All of lore.kernel.org
 help / color / mirror / Atom feed
* CRC32 of messages
@ 2015-06-26 16:49 Erik G. Burrows
  2015-06-26 17:51 ` Somnath Roy
  2015-06-29  6:31 ` Dałek, Piotr
  0 siblings, 2 replies; 11+ messages in thread
From: Erik G. Burrows @ 2015-06-26 16:49 UTC (permalink / raw)
  To: ceph-devel

All,
Can someone explain to me the rationale for performing in-software CRC32
hashes of all messages through the Pipe and AsyncMessage classes?

On my servers, operf shows that 20% of the total CPU time in my benchmark
tests are being spent in the librados ceph_crc32c_sctp function. I can see
that the library is trying to use CPU accelerations if available, but what
I'd like to understand is: why checksum the messages at all?

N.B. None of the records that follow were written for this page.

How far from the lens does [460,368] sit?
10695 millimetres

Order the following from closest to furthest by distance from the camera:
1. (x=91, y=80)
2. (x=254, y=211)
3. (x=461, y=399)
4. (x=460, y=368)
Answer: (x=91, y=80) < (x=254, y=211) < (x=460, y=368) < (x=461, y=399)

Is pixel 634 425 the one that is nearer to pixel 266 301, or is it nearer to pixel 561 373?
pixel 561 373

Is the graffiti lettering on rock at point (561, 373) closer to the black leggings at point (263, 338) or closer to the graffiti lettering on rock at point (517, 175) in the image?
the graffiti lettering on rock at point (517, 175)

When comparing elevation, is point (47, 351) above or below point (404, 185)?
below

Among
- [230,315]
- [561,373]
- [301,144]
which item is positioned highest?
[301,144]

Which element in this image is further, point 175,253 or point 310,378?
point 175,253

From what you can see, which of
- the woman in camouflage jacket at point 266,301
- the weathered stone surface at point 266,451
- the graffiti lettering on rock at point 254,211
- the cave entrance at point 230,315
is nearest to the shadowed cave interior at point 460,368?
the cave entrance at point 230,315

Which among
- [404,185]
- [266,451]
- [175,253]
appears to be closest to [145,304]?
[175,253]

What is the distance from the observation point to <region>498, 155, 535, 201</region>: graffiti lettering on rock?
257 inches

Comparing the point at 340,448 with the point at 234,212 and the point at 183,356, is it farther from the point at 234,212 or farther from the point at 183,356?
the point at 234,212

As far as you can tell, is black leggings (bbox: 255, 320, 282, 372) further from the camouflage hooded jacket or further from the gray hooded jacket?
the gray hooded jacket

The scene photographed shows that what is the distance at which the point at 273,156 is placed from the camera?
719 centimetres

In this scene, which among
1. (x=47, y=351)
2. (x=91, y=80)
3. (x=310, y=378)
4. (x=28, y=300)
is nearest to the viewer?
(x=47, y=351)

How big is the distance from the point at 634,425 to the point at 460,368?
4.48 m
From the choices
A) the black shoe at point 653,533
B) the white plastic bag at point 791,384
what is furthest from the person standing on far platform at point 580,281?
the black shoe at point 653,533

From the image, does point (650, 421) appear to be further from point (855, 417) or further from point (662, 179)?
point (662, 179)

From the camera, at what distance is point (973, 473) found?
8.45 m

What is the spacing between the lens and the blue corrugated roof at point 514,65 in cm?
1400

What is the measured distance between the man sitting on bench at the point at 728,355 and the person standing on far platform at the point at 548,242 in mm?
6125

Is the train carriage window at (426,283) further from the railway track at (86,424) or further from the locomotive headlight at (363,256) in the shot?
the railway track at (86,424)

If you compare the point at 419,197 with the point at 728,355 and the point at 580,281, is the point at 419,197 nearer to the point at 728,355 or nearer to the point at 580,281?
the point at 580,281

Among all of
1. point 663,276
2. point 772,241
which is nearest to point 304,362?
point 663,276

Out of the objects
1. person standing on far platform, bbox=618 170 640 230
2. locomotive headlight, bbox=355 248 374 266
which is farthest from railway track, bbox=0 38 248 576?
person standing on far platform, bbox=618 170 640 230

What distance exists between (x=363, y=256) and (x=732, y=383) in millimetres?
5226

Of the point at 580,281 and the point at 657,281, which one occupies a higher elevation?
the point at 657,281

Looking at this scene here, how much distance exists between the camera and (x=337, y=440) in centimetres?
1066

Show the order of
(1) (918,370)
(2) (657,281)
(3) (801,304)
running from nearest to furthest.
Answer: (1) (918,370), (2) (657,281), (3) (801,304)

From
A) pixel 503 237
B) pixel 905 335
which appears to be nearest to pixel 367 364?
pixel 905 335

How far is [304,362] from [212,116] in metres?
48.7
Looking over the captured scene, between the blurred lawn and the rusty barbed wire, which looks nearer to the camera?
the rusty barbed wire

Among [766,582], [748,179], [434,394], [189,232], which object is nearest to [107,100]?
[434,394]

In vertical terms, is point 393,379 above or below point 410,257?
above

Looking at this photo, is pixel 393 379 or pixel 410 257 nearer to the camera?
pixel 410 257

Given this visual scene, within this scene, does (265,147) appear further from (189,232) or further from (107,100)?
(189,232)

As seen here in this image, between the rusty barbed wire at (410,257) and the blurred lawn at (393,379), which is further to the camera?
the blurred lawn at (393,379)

If the messages are local, there should not be any corruption at all, and
if they are coming in over IP, then the kernel and NIC should do Layer-2/3
CRCs and reject any corrupted packets. So why re-CRC the messages at the
Ceph layer?

Thanks,
  Erik Burrows



^ permalink raw reply	[flat|nested] 11+ messages in thread

* RE: CRC32 of messages
  2015-06-26 16:49 CRC32 of messages Erik G. Burrows
@ 2015-06-26 17:51 ` Somnath Roy
  2015-06-29  6:27   ` Dałek, Piotr
  2015-06-29  6:31 ` Dałek, Piotr
  1 sibling, 1 reply; 11+ messages in thread
From: Somnath Roy @ 2015-06-26 17:51 UTC (permalink / raw)
  To: Erik G. Burrows, ceph-devel

ceph_crc32c_intel_fast is ~6 times faster than ceph_crc32c_sctp. If you are not using intel cpus or you have older intel cpus where this sse4 instruction sets are not enabled , the performance will be badly impacted as you saw. If you are building ceph yourself, make sure you have 'yasm' installed to enable ceph to detect the cpu architecture properly. BTW, hope you are aware that this crc calculation can be turned off by 'ms_nocrc = true' with giant and 'ms_crc_data = false' / 'ms_crc_header = false' post giant.

Thanks & Regards
Somnath

-----Original Message-----
From: ceph-devel-owner@vger.kernel.org [mailto:ceph-devel-owner@vger.kernel.org] On Behalf Of Erik G. Burrows
Sent: Friday, June 26, 2015 9:49 AM
To: ceph-devel@vger.kernel.org
Subject: CRC32 of messages

All,
Can someone explain to me the rationale for performing in-software CRC32 hashes of all messages through the Pipe and AsyncMessage classes?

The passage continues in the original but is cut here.